Attestations Needed to Qualify: 

  • The Lender must attest the proceeds of the loan will not be used to repay or refinance pre-existing loans or lines of credit made by the lender to the borrower.
  • The Borrower cannot use the loan proceeds to repay other loan balances. The “Eligible Borrower must commit to refrain from repaying other debt of equal or lower priority, with the exception of mandatory principal payments, unless the Eligible Borrower has first repaid the Eligible Loan in full”.
  • The Lender must attest they will not cancel or reduce existing lines of credit when issuing this loan. The borrower cannot cancel existing lines of credit with the lender as well. 
  • The Borrower must attest that it requires financing due to the exigent circumstances presented by Coronavirus, and that the Borrower will “make reasonable efforts” to use loan proceeds to maintain its payroll and retain its employees during the loan term. Previous reports have said this could include a requirement that the Borrower would need to retain 90% of their employees until September 30th, 2020, but this was not specified in the official release by the Fed.   
  • Borrower must attest to the EBITDA calculation when determining loan size.
  • Borrower must attest that it will follow compensation, stock repurchase, and capital distribution restrictions that apply to direct loan programs under section 4003(c)(3)(A)(ii) of the CARES Act. No stock repurchases, dividends, and compensation limits for 12 months. 
  • Lenders and Borrowers will each be required to certify that the entity is eligible to participate in the Facility.
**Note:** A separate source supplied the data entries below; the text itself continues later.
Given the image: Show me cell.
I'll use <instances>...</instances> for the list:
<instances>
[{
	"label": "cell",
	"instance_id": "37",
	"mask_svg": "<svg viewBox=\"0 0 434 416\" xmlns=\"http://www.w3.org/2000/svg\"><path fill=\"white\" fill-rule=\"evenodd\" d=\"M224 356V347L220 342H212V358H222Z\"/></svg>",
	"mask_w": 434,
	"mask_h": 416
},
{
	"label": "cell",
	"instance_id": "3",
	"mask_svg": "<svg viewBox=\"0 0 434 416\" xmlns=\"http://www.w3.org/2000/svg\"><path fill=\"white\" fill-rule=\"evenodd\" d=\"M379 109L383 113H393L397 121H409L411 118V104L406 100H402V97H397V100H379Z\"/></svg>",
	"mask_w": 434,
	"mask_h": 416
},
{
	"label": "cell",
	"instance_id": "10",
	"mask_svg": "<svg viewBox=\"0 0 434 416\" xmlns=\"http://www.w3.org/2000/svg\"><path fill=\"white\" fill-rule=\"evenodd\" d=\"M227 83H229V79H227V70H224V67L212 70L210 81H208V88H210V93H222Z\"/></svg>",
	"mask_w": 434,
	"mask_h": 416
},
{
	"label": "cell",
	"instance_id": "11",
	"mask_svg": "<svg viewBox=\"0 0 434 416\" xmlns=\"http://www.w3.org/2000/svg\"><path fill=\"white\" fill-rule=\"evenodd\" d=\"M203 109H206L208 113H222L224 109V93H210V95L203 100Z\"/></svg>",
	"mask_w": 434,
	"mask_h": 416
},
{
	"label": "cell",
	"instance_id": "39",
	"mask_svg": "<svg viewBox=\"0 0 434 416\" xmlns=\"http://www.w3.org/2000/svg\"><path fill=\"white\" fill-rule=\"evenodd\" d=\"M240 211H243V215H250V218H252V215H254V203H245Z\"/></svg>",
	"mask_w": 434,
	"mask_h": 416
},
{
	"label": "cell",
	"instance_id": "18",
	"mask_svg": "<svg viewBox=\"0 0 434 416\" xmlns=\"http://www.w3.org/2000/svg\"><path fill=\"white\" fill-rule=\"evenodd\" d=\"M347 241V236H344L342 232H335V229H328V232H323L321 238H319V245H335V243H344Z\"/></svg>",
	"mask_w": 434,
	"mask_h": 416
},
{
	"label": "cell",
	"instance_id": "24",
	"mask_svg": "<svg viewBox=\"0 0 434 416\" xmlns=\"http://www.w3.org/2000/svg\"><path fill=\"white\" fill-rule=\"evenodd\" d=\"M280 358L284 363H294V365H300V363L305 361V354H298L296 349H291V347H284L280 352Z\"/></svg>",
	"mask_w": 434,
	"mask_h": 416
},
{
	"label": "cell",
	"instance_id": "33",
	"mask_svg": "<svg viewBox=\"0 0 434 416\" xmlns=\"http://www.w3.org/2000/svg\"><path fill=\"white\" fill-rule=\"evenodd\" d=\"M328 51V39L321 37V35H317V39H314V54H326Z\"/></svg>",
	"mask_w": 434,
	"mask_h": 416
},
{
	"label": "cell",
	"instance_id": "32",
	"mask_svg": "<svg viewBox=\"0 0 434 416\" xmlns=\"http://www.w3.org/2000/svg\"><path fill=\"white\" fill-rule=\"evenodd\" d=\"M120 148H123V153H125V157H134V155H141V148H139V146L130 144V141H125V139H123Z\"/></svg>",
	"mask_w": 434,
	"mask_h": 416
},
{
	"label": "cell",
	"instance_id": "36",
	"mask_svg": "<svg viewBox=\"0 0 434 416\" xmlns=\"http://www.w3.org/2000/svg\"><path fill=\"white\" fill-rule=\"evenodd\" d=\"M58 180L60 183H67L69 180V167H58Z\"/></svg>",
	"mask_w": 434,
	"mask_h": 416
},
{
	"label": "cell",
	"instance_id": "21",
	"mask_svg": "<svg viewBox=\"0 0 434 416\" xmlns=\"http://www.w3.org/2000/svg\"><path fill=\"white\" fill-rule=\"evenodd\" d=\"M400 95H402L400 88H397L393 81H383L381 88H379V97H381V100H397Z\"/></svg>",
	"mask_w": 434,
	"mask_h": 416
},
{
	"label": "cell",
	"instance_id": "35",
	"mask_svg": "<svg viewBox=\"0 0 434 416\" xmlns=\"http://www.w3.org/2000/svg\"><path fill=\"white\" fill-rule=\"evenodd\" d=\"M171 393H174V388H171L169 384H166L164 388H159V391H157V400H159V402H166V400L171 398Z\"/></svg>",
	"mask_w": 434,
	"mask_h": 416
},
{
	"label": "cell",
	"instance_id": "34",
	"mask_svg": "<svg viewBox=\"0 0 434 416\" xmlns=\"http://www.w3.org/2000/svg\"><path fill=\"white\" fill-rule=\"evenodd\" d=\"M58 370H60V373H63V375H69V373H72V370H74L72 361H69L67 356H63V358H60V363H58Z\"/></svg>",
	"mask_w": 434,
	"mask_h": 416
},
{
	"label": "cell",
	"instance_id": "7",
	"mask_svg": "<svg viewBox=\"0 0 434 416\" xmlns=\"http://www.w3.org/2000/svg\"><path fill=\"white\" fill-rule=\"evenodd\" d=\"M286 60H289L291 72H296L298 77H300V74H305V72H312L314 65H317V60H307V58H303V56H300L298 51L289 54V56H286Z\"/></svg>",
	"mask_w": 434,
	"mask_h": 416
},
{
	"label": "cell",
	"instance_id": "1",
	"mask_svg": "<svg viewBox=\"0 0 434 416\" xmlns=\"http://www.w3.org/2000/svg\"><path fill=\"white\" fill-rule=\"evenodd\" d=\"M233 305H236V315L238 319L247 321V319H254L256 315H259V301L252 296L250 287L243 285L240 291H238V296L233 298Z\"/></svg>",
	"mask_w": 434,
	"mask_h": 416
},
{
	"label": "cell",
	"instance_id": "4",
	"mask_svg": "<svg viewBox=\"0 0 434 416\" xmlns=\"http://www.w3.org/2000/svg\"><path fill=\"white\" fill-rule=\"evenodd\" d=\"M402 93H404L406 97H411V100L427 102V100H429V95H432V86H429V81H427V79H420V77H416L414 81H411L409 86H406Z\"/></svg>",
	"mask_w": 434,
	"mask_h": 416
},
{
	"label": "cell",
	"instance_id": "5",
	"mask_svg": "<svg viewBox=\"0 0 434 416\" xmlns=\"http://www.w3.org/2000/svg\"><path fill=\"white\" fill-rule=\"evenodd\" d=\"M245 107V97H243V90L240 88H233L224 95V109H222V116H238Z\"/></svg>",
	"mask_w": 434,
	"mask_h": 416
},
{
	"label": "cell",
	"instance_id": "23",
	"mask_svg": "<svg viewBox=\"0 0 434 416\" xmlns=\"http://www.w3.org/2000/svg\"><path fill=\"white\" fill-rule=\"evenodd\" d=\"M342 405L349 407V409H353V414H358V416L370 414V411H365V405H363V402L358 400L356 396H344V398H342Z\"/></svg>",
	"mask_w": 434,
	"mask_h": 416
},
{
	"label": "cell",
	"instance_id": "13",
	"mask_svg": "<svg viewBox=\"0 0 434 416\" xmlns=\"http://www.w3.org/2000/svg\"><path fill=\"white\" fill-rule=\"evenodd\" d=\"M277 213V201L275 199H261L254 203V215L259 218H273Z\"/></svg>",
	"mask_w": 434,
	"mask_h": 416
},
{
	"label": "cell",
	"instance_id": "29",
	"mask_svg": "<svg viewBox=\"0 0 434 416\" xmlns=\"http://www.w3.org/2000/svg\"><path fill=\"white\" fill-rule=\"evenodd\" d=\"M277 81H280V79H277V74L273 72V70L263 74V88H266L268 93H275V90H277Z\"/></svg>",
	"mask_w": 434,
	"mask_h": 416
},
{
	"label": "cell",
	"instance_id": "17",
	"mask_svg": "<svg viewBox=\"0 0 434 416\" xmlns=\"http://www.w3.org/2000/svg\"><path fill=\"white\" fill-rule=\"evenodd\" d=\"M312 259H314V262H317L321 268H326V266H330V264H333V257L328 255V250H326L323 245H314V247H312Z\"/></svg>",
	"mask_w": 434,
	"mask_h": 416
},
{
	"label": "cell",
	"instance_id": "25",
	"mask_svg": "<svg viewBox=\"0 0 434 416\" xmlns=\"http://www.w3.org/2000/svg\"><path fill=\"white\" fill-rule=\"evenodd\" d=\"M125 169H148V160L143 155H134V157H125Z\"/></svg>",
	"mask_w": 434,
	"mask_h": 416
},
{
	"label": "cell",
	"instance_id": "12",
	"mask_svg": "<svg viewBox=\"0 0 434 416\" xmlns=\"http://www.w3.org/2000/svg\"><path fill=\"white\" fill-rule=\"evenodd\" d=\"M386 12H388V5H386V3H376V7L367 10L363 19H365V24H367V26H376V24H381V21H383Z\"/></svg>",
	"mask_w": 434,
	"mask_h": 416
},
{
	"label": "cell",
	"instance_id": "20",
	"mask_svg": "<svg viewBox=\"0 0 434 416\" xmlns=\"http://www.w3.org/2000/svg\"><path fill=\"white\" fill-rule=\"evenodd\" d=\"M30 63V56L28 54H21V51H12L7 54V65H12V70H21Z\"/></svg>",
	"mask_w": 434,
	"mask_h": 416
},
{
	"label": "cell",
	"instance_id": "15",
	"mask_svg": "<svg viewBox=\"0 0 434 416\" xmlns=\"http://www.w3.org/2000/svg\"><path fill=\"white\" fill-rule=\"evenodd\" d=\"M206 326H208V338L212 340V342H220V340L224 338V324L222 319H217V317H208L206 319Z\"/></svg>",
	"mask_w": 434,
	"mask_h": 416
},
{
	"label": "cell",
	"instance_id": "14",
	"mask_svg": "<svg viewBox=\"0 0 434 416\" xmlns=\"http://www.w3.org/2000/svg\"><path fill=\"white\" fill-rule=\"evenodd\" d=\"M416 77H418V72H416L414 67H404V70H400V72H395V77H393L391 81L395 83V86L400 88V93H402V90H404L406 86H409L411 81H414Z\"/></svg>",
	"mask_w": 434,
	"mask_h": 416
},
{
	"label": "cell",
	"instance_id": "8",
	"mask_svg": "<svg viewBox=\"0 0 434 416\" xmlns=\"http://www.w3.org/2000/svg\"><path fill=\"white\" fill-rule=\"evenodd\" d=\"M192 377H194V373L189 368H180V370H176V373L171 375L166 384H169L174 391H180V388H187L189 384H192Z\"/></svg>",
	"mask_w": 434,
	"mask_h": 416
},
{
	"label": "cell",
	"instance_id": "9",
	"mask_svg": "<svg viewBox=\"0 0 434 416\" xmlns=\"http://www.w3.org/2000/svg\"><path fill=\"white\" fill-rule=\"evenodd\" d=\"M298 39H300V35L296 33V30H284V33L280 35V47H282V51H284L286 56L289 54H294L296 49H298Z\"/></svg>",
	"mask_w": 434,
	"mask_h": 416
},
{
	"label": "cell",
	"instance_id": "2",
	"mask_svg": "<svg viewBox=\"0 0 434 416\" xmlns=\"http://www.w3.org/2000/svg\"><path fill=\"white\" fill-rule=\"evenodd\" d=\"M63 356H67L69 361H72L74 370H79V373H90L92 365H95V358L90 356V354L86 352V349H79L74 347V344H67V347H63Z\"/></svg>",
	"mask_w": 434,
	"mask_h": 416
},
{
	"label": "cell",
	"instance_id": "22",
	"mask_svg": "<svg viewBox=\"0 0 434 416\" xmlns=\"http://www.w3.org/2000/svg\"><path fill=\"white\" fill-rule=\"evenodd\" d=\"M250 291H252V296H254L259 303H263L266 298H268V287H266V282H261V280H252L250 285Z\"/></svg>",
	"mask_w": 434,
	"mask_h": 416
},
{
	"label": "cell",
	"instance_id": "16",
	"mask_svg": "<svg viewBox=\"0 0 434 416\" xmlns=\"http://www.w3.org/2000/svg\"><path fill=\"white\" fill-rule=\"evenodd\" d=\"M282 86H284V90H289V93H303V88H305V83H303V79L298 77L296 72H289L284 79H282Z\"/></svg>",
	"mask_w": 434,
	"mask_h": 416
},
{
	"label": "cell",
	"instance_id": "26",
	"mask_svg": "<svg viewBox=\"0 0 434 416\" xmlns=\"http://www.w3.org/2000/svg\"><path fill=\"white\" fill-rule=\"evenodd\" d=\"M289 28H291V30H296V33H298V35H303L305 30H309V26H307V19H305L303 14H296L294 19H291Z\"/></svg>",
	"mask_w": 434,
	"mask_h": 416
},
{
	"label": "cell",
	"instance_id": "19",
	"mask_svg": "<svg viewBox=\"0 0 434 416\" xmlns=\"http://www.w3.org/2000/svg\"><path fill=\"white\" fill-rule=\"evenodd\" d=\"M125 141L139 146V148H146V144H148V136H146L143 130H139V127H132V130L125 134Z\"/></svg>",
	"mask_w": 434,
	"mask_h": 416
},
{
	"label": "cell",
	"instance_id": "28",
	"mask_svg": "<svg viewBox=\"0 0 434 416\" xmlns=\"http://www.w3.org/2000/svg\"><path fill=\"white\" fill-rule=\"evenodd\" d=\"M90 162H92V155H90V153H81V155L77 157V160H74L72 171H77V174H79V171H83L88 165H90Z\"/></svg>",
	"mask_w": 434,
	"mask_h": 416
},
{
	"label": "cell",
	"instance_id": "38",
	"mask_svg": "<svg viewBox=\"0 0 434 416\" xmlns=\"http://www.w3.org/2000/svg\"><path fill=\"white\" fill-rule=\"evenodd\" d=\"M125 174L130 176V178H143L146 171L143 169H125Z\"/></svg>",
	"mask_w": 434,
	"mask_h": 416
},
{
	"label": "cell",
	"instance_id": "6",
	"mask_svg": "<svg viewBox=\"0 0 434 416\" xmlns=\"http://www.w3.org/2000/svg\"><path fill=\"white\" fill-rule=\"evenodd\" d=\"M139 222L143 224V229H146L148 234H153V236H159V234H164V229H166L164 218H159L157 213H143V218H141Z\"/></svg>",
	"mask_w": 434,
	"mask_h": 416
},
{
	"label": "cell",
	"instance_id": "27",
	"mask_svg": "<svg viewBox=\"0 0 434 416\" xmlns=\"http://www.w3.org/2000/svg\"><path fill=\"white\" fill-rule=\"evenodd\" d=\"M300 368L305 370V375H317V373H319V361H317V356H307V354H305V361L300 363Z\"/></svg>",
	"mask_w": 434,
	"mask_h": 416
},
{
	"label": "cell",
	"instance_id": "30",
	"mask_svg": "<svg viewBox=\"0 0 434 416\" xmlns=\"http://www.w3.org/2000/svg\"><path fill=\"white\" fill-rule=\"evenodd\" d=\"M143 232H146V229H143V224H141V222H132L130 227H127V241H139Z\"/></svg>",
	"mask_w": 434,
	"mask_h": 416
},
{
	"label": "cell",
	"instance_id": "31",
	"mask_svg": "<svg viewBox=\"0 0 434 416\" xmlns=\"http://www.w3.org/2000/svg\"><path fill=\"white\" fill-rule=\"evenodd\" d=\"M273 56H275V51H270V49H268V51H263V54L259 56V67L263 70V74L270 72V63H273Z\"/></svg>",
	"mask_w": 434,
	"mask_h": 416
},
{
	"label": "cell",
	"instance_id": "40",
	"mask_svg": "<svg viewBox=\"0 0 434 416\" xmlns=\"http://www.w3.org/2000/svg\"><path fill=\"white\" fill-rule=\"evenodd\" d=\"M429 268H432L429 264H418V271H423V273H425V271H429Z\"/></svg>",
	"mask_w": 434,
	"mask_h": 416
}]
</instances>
As mentioned above, there has been no formal guidance on the application process for the Main Street Loans, but the program will be administered by approved lenders like the PPP loans. 

According to CNBC:

“The application process will certainly vary by bank – larger banks may leverage a portal to take in applications, while smaller banks may require an application and supporting documentation to be submitted to a specific branch or through email,” said Brandon Koeser, senior manager and financial services senior analyst with RSM US LLP, a middle-market consulting firm.

If your bank is using a portal to collect applications for the Paycheck Protection Program, it’s “more likely they’ll use a portal” for Main Street loan applications, he added.

Documentation is expected to be similar to the PPP Loan program, but unlike PPP revenue will come into play in determining loan eligibility.   

As Compass East learns more details about the program, we will provide guidance on how to apply for these loans in the coming weeks.